HSBC EMEA Stock Selection Overview

HSBC has released its latest set of stock ideas for the Europe, Middle East and Africa (EMEA) region, concentrating on companies it believes possess strong earnings‑growth potential, improving capital returns and structural tailwinds. The picks span telecommunications, materials, real estate and energy‑infrastructure sectors and are presented as opportunities for institutional investors.

MTN Group (South Africa)

HSBC projects MTN Group to achieve approximately 18% revenue growth and 24% EBITDA growth in 2026, which would translate into a 36% year‑over‑year increase in earnings per share. The company’s dividend policy targets a return of 40‑60% of free cash flow to equity, and buybacks are now explicitly considered at up to 20% of free cash flow. Operations in Nigeria and Ghana have not suffered material cost or capex impacts from current geopolitical conflicts. HSBC notes the proposed IHS acquisition as strategically de‑risking and immediately accretive. In the most recent update, MTN reported a 9.7% decline in first‑quarter service revenue, attributing the drop to currency devaluations in Nigeria, and is discussing the sale of its stake in a Ghana‑based cell‑tower joint venture.
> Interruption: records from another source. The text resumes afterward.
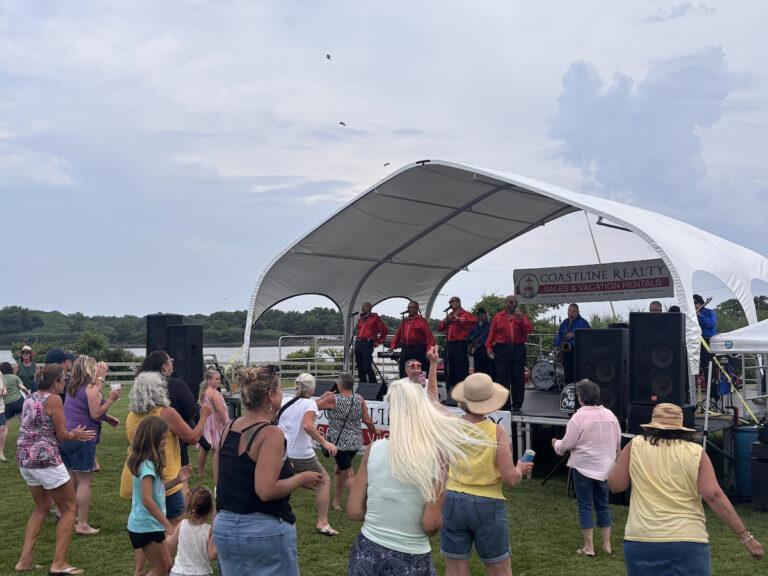 Crowd gathers around the performers' tent (4 singers in red)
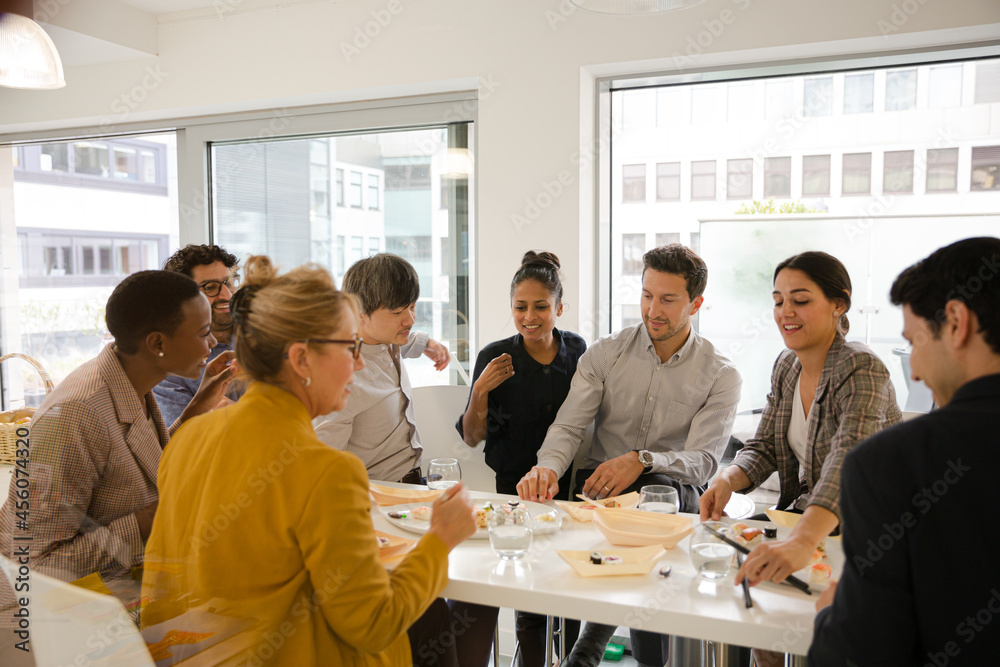 Business people enjoying sushi lunch Business people enjoying sushi lunch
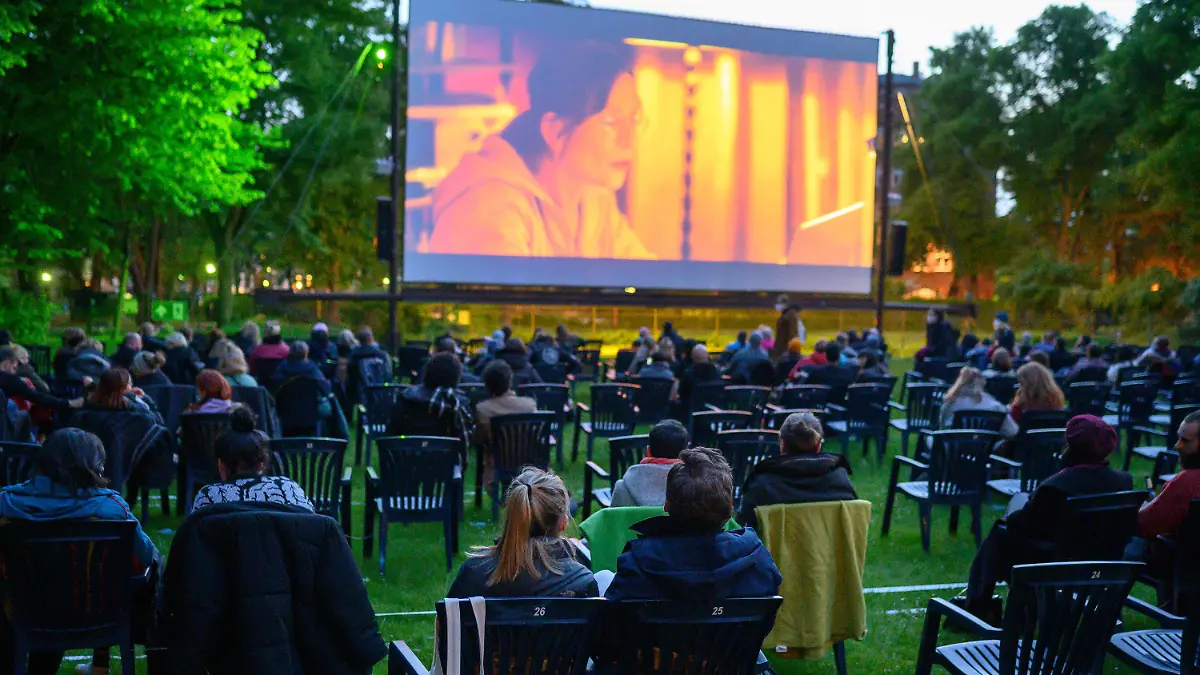 20.05.2021, Berlin: Besucher sitzen im Freiluftkino Kreuzberg, um sich den Film "Futur drei" anzuschauen. Kinos in Berlin dürfen ab heute wieder Veranstaltungen unter freiem Himmel mit maximal 250 Personen anbieten. Das Freiluftkino Kreuzberg bietet als erstes Freiluftkino in Berlin nach einer coronabedingten Pause eine Filmvorführung an. Foto: Bernd von Jutrczenka/dpa - ACHTUNG: Nur zur redaktionellen Verwendung im Zusammenhang mit der aktuellen Berichterstattung +++ dpa-Bildfunk +++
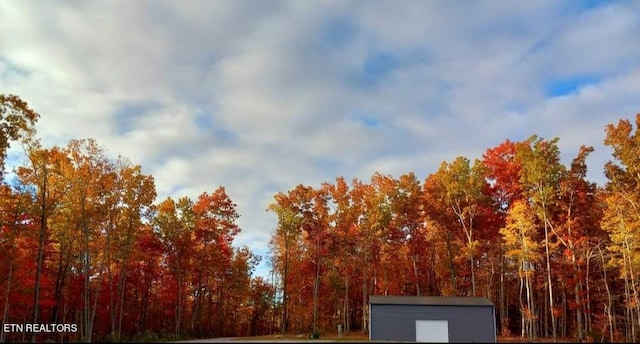 exterior space featuring an outbuilding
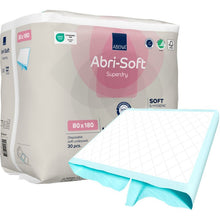 One package of Abena Re-Seller GmbH’s Abri-Soft Superdry disposable pads, 80x180 cm, contains 30 disposable pads. One pad is partially unfolded at the front. The packaging highlights the product’s key features—ideal for incontinence care.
SABIC Agri‑Nutrients (Saudi Arabia)

The firm offers direct exposure to higher urea pricing, with nitrogen demand viewed as more resilient than phosphates and potash. HSBC expects nitrogen prices to settle at a higher post‑crisis base due to ongoing supply shocks. The SAFCO 6 and 7 projects will add roughly 3.8 million tonnes of blue ammonia and urea capacity, compared with the existing 4.8 million tonnes, supporting medium‑term volume growth. SABIC Agri‑Nutrients posted a 22% year‑on‑year decline in first‑quarter net profit, driven by lower average selling prices, while sales volumes remained stable.

ALDAR Properties (UAE)

ALDAR delivered first‑quarter 2026 EBITDA that beat expectations, growing 22% year‑over‑year, with investment‑adjusted EBITDA up 18% on the back of high occupancy and rental growth. The company maintains a record backlog of AED 72.1 billion and a replenished land bank with a gross development value of AED 61 billion, providing strong earnings visibility. Net profit rose 15% in the quarter, and ALDAR announced a joint‑venture acquisition of Al Hamra Mall for AED 410 million.

Alpha Bank (Greece)

HSBC expects Alpha Bank to deliver the strongest earnings‑per‑share compound annual growth rate among Greek banks, estimated at roughly 17%. The full‑year consolidation of Astrobank in 2026 is projected to lift earnings, while the addition of Axia investment‑banking and the Altius and Universal insurance operations should accelerate fee growth and reduce reliance on net interest margin. Alpha Bank recently completed the sale of a non‑performing loan portfolio with a gross book value of €0.5 billion and reaffirmed its full‑year 2026 guidance.

Sibanye Stillwater (South Africa)

EBITDA for Sibanye Stillwater is expected to grow 48% year‑over‑year in 2026 under HSBC’s price assumptions, reflecting significant operating leverage in precious‑metals. The company’s leverage has improved to 0.59 times net debt to adjusted EBITDA, and dividends have been reinstated. Exposure to lithium through Keliber adds longer‑term growth optionality. Jefferies analysts upgraded Sibanye to “Buy” from “Hold”, citing a more positive outlook for platinum‑group‑metal prices and progress in deleveraging.

Astor Enerji (Turkey)

U.S. export orders to Astor Enerji have reached approximately USD 1 billion year‑to‑date, with the United States now accounting for two‑thirds of the company’s estimated backlog. HSBC forecasts revenue to more than double from roughly USD 1.1 billion in 2026 to about USD 2.4 billion in 2028, while EBITDA margins are expected to improve from the low‑30% range toward the high‑30% range.

Marafiq (Saudi Arabia)

Marafiq anticipates receiving tariff‑discount compensation beginning in the second quarter and continuing into the third quarter of 2026. In early May 2026 the company disclosed discussions about selling power output on a cost‑plus basis, a move intended to mitigate margin compression arising from recent fuel‑price hikes.